01 — Objective: To strengthen a grant proposal by creating tailored, comprehensive visual representations of the structural diversity of Klebsiella surface antigens, while indicating their localization within the bacterial cell membrane.

02 — Material: 

Many Klebsiella species can be found in low numbers in a healthy human microbiome; still, opportunistic agents within the genus, including the Klebsiella pneumoniae species complex, Klebsiella oxytoca, and several others, represent long-standing, communicable threats to immunocompromised and otherwise vulnerable individuals —particularly in hospital settings. These conditional pathogens are causative agents of a range of healthcare-associated infections, including nosocomial pneumonia, catheter-associated urinary tract infections (CAUTIs), surgical site and wound abscesses, and fatal sepsis.
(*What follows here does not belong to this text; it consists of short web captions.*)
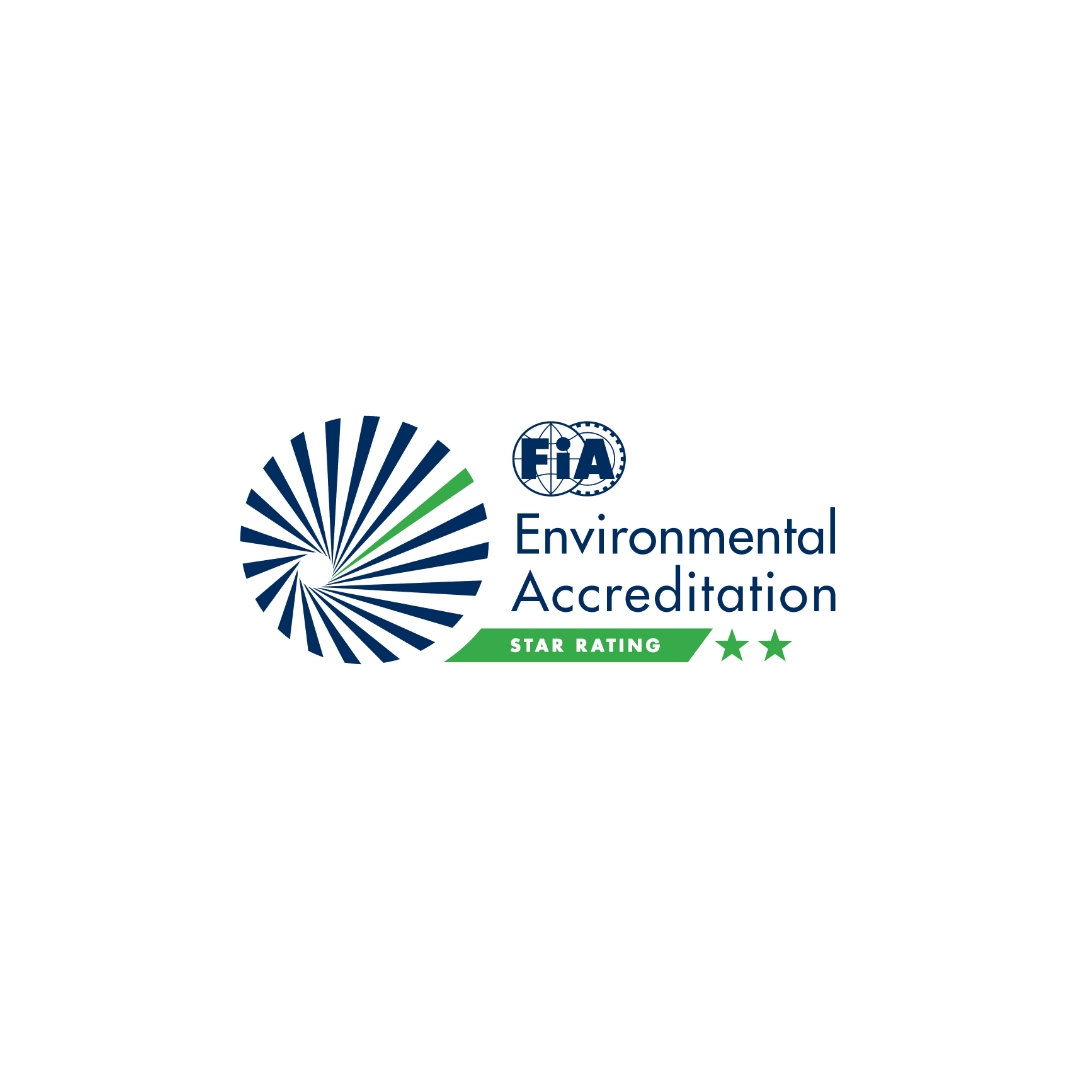 Prodrive motorsport achieves 2 stars as part of the FIA Environmental Accreditation Programme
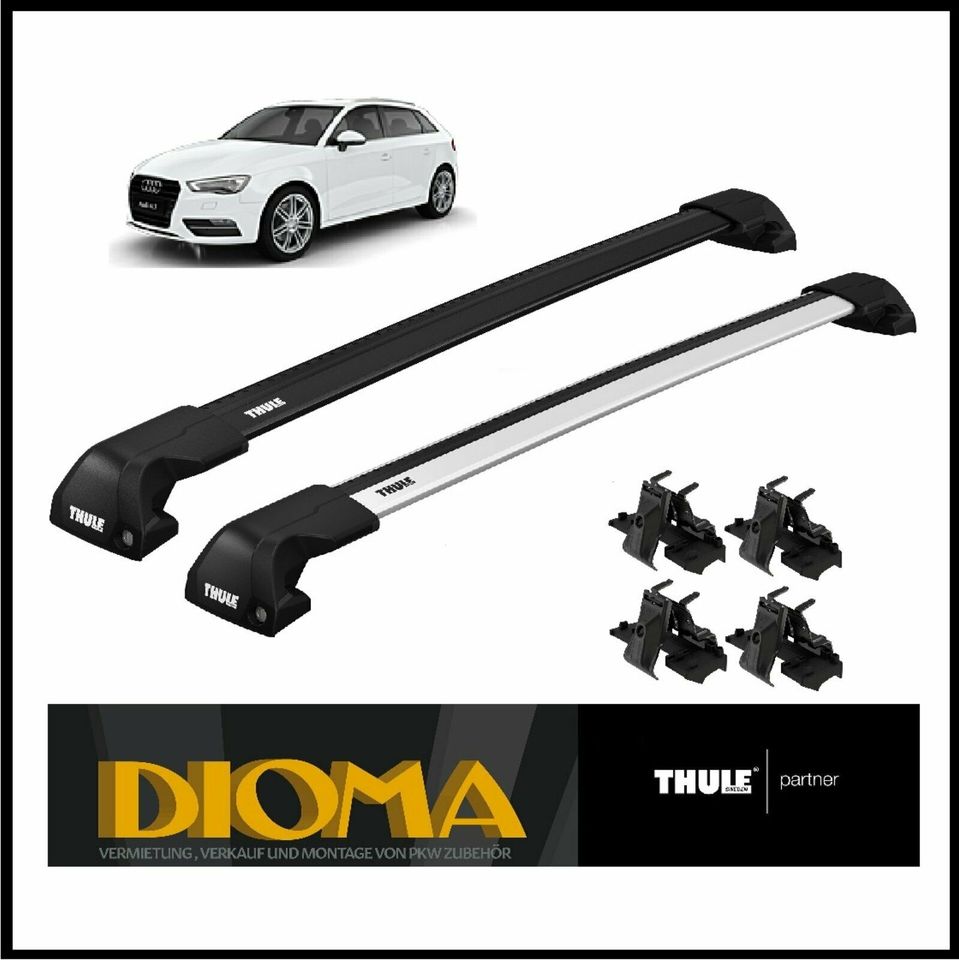 NEU Thule Dachträger Wingbar Edge Audi A3 Sportback 8V 2013-2020 in Uhldingen-Mühlhofen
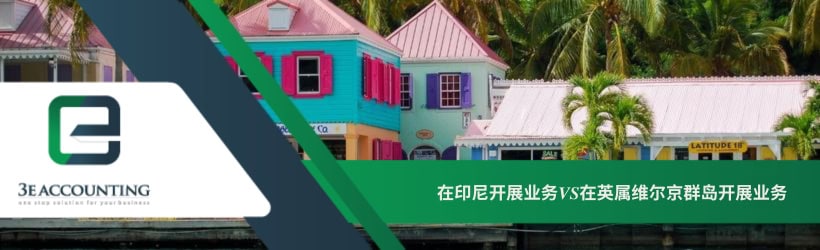 在印尼开展业务VS在英属维尔京群岛开展业务 
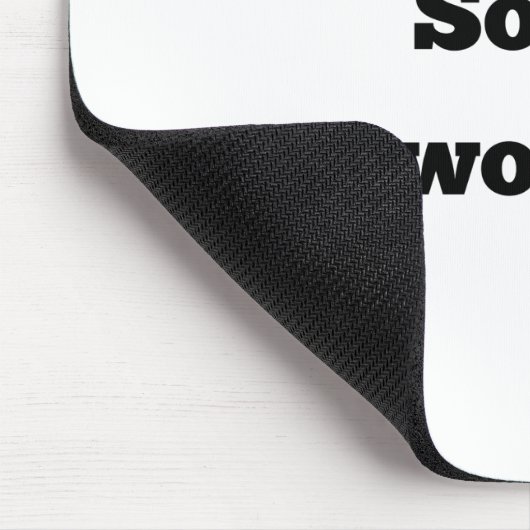 De nummer 1 van de sociale werker ter wereld muismat (Hoek)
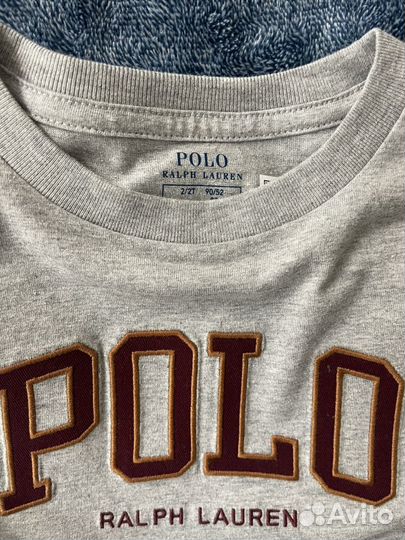 Футболка детская Polo Ralph Lauren,оригинал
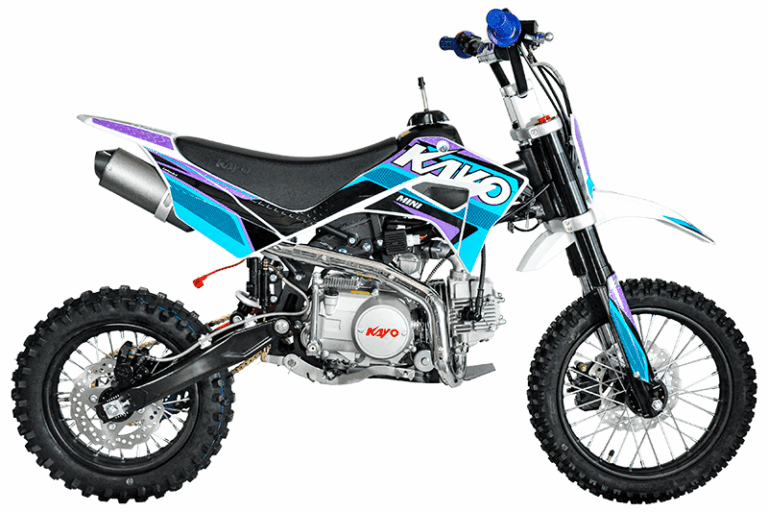 Питбайк KAYO Mini YX125EM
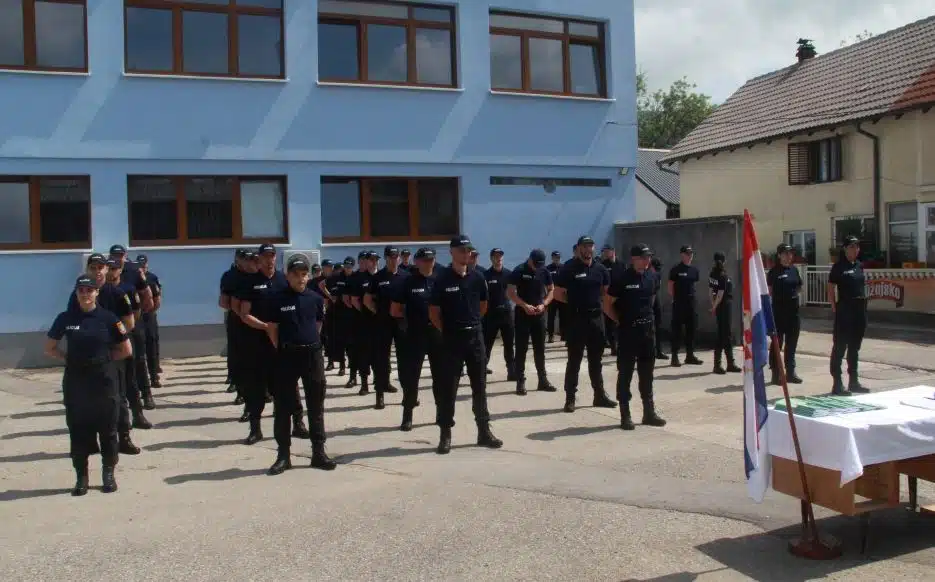 Policija u Hercegovačko-neretvanskom kantonu će prva u Federaciji dobiti nove uniforme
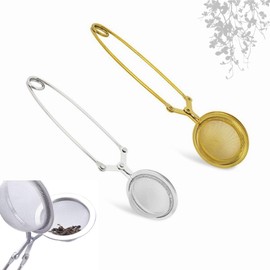 FUNNTY 2Pcs Tea Infuser, Stainless Steel Tea Ball Strainers, Suitable for Loose Tea Leaf Herbs or Spice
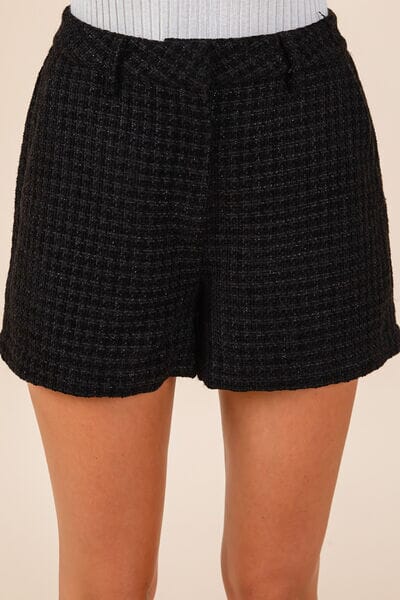 Mittoshop Tweed Classic Shorts with Side Pockets - Sydney So Sweet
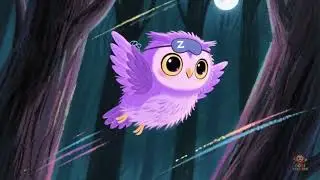 A Corujinha Dorminhoca 🦉 M&uacute;sica da Coruja | Can&ccedil;&atilde;o de Bichinhos |  M&uacute;sica Infantil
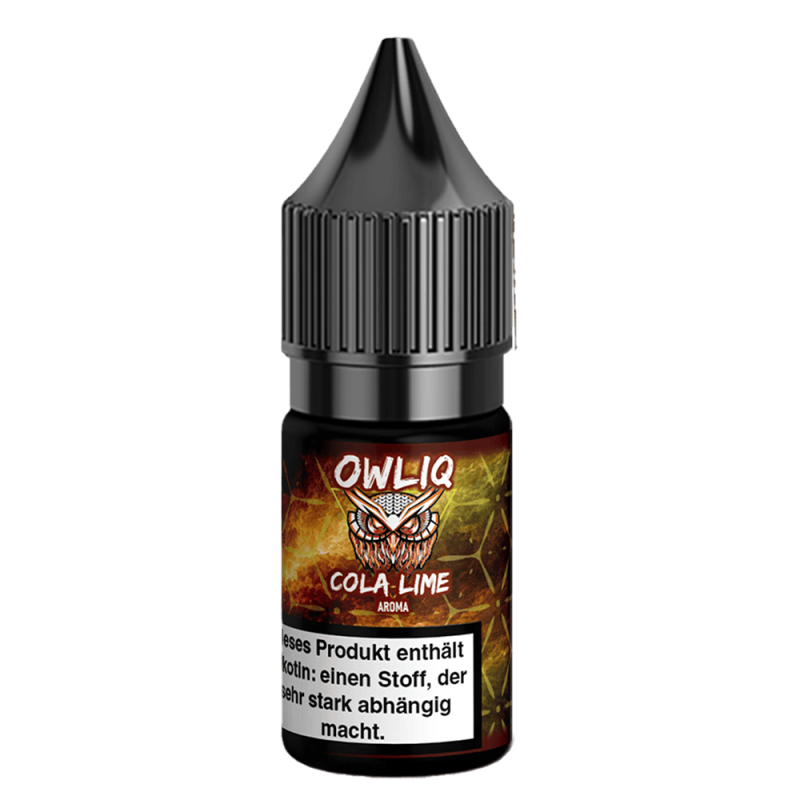 OWLIQ Nikotinsalz Cola Lime 10ml Liquid 20mg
In recent years, emerging hyper-virulent (HV) and multi-drug resistant (MDR) Klebsiella strains have also begun to affect immunocompetent individuals, and now pose a mounting worldwide health concern. These infectious Klebsiella species possess an arsenal of virulence factors that contribute to pathogenicity and assist in evasion of the host immune response. Specifically, factors such as surface O-specific polysaccharides and capsular polysaccharides, or O and K antigens, are uniquely modulated across distinct strains, contributing to the rapidly developing, representative pathologies seen in MDR, HV, and convergent (MDR-hvKp) species. 

Over the past two decades, multi-drug resistance has been increasingly observed as a regular and concerning feature of severe human infection by opportunistic and hyper-virulent Klebsiella species. The spread of drug resistance forebodes an eventual narrowing of treatment options for Klebsiella infection, while, in parallel, an increase in hyper-virulence abets a concurrent widening of the susceptible population. The role of surface antigenic variation in individuating MDR and HV-specific pathology warrants further characterization of these rapidly-evolving virulence factors. Exploration of novel therapeutic agents and vaccines targeting these antigens denotes a promising strategy to preempt this rising global health threat. 

03 — Impact: Directly supported successful acquisition of funding that initiated a new research trajectory for the client’s laboratory. The figures served as lasting reference material for ongoing project documentation and presentations.